▶ **EXCERTO DADO**:
%%

Ora, assim sendo, dispõe o artigo 56º do Código Penal, sob a epígrafe “Revogação da suspensão”, que:
1. A suspensão da execução da pena de prisão é revogada sempre que, no seu decurso, o condenado:
a) Infringir grosseira ou repetidamente os deveres ou regras de conduta impostos ou o plano de reinserção social; ou
b) Cometer crime pelo qual venha a ser condenado, e revelar que as finalidades que estavam na base da suspensão não puderam, por meio dela, ser alcançadas.
2. A revogação determina o cumprimento da pena de prisão fixada na sentença (...).”.
E assim sendo, concordamos com o expendido pelo Ministério Público no sentido de que se verifica aqui que a nova conduta e condenação ora detectadas ao condenado e que se acabam de referir permite concluir que o mesmo, no decurso do período de suspensão da execução da pena de prisão que lhe foi aplicada nos presentes autos, cometeu novo crime, com uma componente de natureza idêntica ao crime pelo qual havia sido aqui condenado, e pelo qual (também por isso) foi já condenado em pena de prisão efectiva, revelando, por essa via, que as finalidades que estavam na base da suspensão (e que foram supra aludidas) não puderam, por meio dela, ser alcançadas.
Será ainda de realçar a este respeito que o bem jurídico protegido com o crime da nova condenação - integridade física da pessoa humana - é o mesmo que o arguido parcialmente violou com a sua conduta pela qual foi condenado nos presentes autos (por um crime de roubo), pelo que, dúvidas não nos restam de que se impõe a efectiva e vigorosa protecção de tal bem jurídico, pelo qual o arguido não demonstra de todo suficiente respeito.
Pelo exposto, ao abrigo do disposto no artigo 56º, n.º 1, al. b), e n.º 2, do Código Penal, decide-se revogar a suspensão da execução da pena de 1 (um) ano e 2 (dois) meses de prisão que nos presentes autos foi aplicada ao condenado …, com o consequente e necessário cumprimento efectivo de tal pena.

%%

▶ **TAREFAS**:
1. No excerto sobre a revogação da suspensão, resuma de forma mais breve o parágrafo que começa por "Será ainda de realçar", mantendo os seus factos principais.
2. Responda às perguntas com base no excerto sobre a revogação da suspensão:
(a) Qual é a epígrafe do artigo 56º do Código Penal?
(b) Qual era a duração da pena de prisão cuja suspensão foi revogada?
(c) Por que crime foi o arguido condenado nos presentes autos?
Use apenas o excerto para responder.

Dados extraídos de uma coleção
%%

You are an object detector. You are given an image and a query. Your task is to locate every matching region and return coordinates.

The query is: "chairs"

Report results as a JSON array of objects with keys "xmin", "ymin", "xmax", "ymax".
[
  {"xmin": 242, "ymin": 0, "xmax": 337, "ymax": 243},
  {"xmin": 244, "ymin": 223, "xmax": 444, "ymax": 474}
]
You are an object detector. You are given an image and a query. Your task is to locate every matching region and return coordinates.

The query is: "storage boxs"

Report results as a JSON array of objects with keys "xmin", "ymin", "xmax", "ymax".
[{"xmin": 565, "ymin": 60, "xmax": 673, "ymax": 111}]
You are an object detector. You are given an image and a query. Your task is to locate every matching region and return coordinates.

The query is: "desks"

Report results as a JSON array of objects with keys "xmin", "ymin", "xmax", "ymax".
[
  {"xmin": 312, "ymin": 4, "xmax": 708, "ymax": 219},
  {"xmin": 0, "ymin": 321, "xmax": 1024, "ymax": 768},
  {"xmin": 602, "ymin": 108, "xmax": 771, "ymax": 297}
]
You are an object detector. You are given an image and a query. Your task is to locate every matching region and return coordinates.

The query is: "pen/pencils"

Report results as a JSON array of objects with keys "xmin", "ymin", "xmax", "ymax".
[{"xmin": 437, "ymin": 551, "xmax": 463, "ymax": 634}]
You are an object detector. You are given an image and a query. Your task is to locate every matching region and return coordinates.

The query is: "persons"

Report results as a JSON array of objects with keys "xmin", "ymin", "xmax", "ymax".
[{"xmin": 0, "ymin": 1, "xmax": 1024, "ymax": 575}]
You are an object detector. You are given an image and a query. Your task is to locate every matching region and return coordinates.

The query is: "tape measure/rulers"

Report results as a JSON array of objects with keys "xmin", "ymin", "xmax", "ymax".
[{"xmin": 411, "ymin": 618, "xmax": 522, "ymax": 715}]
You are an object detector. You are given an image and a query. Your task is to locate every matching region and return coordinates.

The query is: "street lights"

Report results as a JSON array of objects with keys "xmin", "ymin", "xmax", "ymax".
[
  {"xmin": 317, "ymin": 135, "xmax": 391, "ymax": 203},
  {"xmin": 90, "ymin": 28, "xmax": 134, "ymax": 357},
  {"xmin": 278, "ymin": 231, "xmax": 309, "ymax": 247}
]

%%

▶ **RESPOSTAS**:
1. O crime da nova condenação protege o mesmo bem jurídico, a integridade física da pessoa humana, que o arguido violou em parte com o crime de roubo pelo qual foi condenado nestes autos. Impõe-se, por isso, uma proteção efetiva e vigorosa desse bem, que o arguido não respeita suficientemente.

2.
(a) "Revogação da suspensão".
(b) 1 (um) ano e 2 (dois) meses.
(c) Por um crime de roubo.